(Plain-text document sources)

[Start of section]

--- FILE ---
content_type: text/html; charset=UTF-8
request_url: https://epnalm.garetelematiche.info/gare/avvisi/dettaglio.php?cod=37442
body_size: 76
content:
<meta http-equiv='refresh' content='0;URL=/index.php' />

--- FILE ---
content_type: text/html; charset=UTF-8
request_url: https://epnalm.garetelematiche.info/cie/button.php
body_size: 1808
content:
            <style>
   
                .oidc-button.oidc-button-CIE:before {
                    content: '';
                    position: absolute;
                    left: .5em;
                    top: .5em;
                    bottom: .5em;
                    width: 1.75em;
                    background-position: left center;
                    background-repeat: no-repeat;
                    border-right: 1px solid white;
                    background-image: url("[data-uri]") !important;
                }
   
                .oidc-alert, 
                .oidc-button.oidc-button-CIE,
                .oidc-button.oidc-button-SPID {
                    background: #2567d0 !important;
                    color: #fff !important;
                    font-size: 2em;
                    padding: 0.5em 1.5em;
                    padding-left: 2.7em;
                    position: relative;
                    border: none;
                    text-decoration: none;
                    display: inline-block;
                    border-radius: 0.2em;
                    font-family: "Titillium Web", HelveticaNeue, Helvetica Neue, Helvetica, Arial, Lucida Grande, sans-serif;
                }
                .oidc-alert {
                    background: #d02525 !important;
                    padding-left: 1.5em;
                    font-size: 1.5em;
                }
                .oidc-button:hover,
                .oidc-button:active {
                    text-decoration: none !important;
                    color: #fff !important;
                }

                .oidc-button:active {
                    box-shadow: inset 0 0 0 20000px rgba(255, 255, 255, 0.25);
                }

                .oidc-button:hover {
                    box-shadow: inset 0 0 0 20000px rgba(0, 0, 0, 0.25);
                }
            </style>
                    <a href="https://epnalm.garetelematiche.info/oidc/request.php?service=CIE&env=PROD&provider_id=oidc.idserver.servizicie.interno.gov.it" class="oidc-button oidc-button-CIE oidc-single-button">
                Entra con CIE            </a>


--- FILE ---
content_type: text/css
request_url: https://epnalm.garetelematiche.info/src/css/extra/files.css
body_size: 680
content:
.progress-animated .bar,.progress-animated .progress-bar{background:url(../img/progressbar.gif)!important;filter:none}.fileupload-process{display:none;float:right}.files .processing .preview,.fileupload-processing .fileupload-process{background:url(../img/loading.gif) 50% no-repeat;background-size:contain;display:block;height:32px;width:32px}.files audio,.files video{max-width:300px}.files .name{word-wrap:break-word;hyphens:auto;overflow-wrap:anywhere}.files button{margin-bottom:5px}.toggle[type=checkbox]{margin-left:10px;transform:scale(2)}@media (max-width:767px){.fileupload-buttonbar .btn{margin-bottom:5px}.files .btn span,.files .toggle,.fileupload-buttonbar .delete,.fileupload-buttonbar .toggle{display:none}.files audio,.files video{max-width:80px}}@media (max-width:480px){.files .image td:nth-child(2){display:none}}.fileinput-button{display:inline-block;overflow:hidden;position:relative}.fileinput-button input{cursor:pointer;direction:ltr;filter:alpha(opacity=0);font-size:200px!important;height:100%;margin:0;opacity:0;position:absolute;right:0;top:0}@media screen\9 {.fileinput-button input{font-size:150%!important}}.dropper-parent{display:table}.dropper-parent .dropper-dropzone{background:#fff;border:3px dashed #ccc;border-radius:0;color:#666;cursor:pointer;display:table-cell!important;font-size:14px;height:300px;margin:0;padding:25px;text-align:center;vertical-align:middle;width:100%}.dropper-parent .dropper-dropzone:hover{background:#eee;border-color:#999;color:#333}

[End of section]
[Start of section]

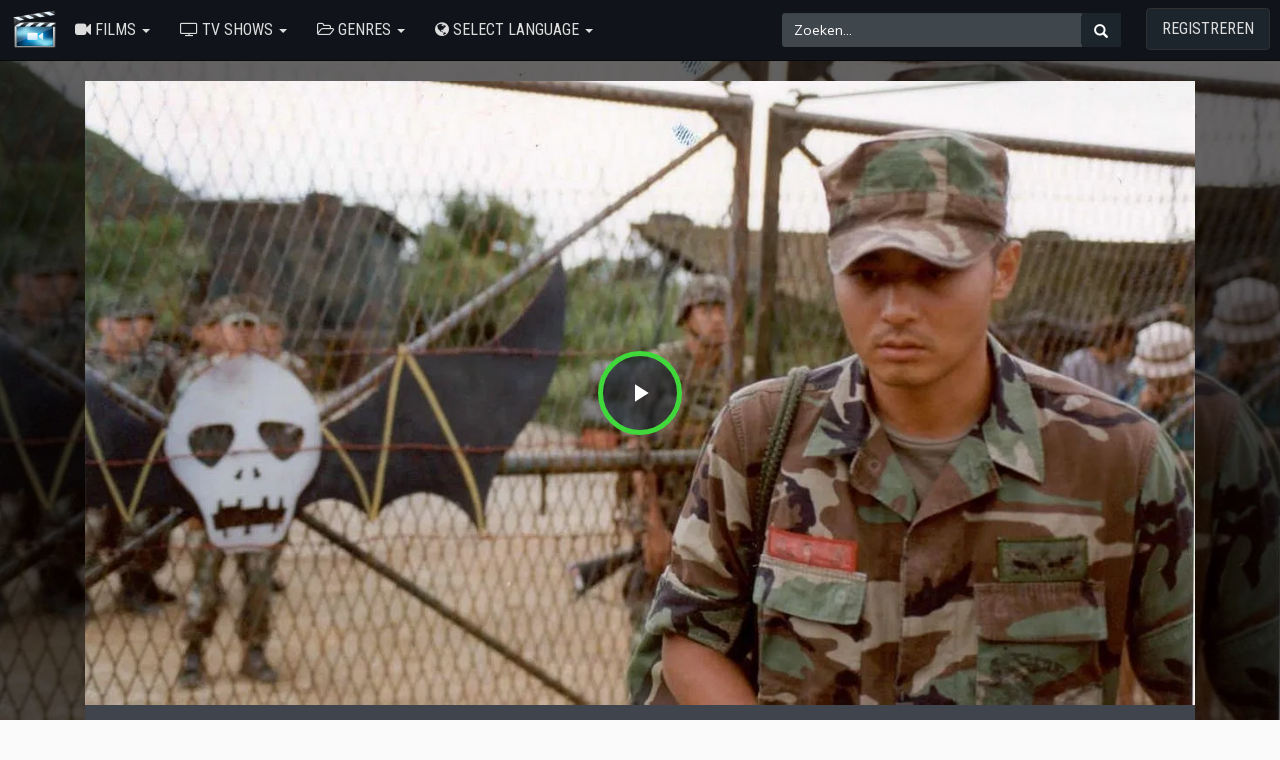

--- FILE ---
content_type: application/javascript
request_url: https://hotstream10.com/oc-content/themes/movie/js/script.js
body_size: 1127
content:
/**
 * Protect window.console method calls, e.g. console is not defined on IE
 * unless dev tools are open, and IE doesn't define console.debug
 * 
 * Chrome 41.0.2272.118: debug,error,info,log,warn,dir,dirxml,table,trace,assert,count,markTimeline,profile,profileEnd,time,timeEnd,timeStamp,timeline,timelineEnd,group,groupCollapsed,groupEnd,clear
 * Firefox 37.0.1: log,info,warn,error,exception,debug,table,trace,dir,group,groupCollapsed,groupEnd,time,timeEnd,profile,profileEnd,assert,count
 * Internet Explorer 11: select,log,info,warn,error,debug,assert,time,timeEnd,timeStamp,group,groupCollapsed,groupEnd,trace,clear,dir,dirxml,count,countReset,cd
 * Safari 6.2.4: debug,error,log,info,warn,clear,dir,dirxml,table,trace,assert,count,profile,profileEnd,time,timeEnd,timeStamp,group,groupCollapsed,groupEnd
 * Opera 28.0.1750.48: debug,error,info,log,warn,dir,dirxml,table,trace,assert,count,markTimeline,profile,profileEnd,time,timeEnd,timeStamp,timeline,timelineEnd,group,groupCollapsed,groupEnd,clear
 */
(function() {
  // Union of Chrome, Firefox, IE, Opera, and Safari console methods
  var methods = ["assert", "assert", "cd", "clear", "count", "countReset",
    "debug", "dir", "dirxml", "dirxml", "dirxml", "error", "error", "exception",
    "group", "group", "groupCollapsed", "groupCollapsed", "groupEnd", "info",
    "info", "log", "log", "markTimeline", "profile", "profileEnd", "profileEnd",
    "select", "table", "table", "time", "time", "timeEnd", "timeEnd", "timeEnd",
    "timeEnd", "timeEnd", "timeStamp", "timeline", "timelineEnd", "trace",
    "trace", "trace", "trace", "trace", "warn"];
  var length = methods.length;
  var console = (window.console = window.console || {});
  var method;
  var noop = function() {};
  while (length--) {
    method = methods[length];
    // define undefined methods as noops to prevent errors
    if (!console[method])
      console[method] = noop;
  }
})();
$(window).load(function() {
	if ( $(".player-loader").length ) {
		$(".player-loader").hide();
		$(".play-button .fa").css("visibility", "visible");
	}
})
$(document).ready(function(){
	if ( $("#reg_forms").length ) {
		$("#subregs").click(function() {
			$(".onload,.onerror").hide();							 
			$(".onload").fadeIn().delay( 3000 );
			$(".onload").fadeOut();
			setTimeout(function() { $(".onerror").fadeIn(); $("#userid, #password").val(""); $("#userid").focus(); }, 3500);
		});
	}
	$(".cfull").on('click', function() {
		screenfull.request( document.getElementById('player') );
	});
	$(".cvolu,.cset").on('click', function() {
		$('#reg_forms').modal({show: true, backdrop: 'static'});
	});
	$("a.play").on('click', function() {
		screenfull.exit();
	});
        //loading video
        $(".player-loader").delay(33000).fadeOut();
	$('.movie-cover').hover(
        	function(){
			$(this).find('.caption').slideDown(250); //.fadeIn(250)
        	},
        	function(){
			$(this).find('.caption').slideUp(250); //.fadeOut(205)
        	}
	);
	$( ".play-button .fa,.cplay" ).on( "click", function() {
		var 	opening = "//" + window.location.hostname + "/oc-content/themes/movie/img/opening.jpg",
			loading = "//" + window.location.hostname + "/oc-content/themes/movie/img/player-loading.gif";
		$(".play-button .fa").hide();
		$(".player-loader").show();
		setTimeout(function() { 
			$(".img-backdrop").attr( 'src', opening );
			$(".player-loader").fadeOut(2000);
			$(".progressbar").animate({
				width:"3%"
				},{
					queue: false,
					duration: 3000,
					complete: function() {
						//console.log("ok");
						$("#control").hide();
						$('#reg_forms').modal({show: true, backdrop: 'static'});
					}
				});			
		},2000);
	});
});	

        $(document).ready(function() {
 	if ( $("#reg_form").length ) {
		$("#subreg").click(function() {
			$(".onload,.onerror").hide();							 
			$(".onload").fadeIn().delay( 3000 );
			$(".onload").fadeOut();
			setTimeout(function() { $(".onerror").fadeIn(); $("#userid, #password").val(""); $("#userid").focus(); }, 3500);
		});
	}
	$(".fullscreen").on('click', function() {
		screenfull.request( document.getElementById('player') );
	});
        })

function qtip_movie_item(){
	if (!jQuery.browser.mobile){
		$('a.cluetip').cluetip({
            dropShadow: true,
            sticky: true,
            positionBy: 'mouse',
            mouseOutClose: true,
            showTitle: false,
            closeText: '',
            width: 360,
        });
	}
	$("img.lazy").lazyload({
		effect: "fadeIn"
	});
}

[End of section]
[Start of section]

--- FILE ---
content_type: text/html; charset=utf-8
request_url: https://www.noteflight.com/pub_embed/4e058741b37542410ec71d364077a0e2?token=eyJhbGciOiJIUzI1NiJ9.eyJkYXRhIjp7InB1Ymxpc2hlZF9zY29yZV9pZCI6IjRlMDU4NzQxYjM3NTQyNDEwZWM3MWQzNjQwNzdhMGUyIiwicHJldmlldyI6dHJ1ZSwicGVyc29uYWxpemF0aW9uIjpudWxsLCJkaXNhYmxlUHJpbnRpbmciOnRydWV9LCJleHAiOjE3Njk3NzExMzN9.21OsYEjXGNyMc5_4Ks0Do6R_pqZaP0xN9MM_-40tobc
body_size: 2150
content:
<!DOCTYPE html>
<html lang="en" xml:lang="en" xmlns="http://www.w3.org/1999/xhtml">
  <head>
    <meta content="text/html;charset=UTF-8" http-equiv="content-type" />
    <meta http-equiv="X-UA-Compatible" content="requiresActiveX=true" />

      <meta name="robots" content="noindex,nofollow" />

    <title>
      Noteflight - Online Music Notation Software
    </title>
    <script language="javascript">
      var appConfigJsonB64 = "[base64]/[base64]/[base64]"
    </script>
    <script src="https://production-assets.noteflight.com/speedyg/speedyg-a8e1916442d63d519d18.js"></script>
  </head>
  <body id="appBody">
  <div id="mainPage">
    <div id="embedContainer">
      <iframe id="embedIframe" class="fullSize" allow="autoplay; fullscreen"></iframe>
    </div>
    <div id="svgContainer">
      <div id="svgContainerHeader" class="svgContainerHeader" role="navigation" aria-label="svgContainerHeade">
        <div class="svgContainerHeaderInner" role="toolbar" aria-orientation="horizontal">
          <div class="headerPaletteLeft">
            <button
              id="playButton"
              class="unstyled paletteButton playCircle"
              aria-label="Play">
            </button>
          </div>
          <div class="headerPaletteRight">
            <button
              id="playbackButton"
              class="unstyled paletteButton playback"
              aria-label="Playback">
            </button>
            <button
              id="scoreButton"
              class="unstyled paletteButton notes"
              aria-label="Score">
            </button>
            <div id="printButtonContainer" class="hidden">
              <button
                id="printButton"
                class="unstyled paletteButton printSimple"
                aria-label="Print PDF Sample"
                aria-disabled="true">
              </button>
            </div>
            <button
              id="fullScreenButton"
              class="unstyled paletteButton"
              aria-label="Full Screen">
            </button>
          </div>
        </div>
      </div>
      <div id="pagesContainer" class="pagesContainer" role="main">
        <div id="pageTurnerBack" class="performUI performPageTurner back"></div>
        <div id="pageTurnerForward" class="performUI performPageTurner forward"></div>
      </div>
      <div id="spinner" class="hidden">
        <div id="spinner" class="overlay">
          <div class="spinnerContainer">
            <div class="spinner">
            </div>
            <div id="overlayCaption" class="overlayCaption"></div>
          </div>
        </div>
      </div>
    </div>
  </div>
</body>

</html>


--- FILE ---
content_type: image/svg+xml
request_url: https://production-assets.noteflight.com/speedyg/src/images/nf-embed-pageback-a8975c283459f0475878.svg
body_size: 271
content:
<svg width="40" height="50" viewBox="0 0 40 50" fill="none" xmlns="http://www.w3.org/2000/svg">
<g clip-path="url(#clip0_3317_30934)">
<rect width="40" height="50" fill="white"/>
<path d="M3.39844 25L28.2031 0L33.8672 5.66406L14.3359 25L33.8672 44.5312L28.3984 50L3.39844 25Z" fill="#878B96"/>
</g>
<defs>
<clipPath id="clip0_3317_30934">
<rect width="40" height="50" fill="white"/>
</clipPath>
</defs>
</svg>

[End of section]

* Your objective
Copy all the lines above that hold the string "clipPath".

* Response area
<clipPath id="clip0_3317_30934">
</clipPath>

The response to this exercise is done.